The additional bank holiday for the King’s Coronation reduced the number of working days in May and so lowered GDP accordingly, with GDP falling by 0.1%. This left output flat overall in the quarter to May. But a smaller-than-expected decline points to underlying resilience, in line with the CBI’s recent surveys. The return to a normal number of working days in June suggests a likely rebound, raising the odds that the UK economy avoided a contraction in the second quarter. Meanwhile, although, earnings growth was higher than expected in the quarter to May, overall conditions cooled, with the unemployment rate up and vacancies down.
Is the glass half full or half empty?
This latest data from the ONS paints a fairly mixed picture for the UK economy. The economy saw no growth over the three months to May, but this was still better than was expected. Wage growth was also stronger than expected – for the three months to May, wage growth reached 7.7% for the private sector – but the unemployment rate rose to 4.0% and vacancies fell 84k, suggested demand for labour is easing. Overall, compared to a few months ago, wage and inflation data outturns with better activity data increase the likelihood that the Bank of England will increase interest rates further in the months ahead. Over the past month alone, market expectations for the peak in Bank Rate early next year have risen from 5.5% to 6.25%.
The latest set of labour market data for the quarter to May suggested that weak demand conditions over the past year have started to take their toll. Employment continued to move higher (by 102,000), but with the number of inactive people falling back further, the supply of workers expanded more rapidly than the demand for them, pushing the unemployment rate up to 4% (from 3.8% previously).
Nonetheless, the enduring strength of wage inflation is likely to draw the Bank’s eye. Average regular pay rose at the fastest pace on record (outside of the pandemic when the JRS distorted wage data), with robust growth in both private (7.7%) and public (5.8%) sector pay, reflecting the persistent strength of inflation and the (still) high number of job vacancies across the economy. This will worry the Bank’s Monetary Policy Committee (MPC), despite unemployment coming in higher than expected. Recent business surveys (including our own) suggest that firms expect wage growth to decelerate, but until the MPC sees this in official data they’re likely to retain a hawkish bias.

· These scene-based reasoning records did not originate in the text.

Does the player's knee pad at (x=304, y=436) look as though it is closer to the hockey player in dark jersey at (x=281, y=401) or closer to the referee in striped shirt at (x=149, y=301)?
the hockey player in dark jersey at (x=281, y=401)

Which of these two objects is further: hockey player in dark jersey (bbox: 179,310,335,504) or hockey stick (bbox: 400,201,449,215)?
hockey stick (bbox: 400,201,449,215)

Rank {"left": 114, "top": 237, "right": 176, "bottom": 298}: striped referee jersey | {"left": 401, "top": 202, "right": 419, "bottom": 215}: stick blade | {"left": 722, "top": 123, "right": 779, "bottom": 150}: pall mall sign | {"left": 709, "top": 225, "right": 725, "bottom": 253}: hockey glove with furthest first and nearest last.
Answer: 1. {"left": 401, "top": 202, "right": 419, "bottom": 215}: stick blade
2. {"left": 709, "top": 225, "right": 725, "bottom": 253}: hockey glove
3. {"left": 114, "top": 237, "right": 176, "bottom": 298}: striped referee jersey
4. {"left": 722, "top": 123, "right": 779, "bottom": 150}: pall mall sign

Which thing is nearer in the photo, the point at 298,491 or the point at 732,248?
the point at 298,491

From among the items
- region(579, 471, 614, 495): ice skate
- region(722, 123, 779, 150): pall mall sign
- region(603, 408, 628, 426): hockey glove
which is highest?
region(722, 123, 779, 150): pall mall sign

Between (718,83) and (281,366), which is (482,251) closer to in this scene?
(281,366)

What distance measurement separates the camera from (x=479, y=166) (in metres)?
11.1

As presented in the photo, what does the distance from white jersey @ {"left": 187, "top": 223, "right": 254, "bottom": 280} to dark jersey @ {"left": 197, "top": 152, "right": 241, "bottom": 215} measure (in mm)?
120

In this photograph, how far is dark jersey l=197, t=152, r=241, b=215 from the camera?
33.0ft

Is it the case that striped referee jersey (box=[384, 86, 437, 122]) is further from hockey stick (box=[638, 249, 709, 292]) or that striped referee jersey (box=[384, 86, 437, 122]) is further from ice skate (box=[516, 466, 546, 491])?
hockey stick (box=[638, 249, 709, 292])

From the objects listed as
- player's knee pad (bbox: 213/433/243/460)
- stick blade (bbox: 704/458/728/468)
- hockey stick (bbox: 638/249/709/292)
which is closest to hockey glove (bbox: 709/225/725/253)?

Altogether, recent data paints a picture of a stagnant economy dogged by high inflation and a labour market that is still tight from a historical perspective. This is broadly what we expected in our latest economic forecast, albeit with a couple more rate hikes now looking more likely. Looking ahead, we expect inflation to slow more rapidly in the months ahead, which will support household incomes. But given the countervailing trend of rising interest rates, growth is likely to remain fairly sluggish through the second half of the year, and downside risks have risen.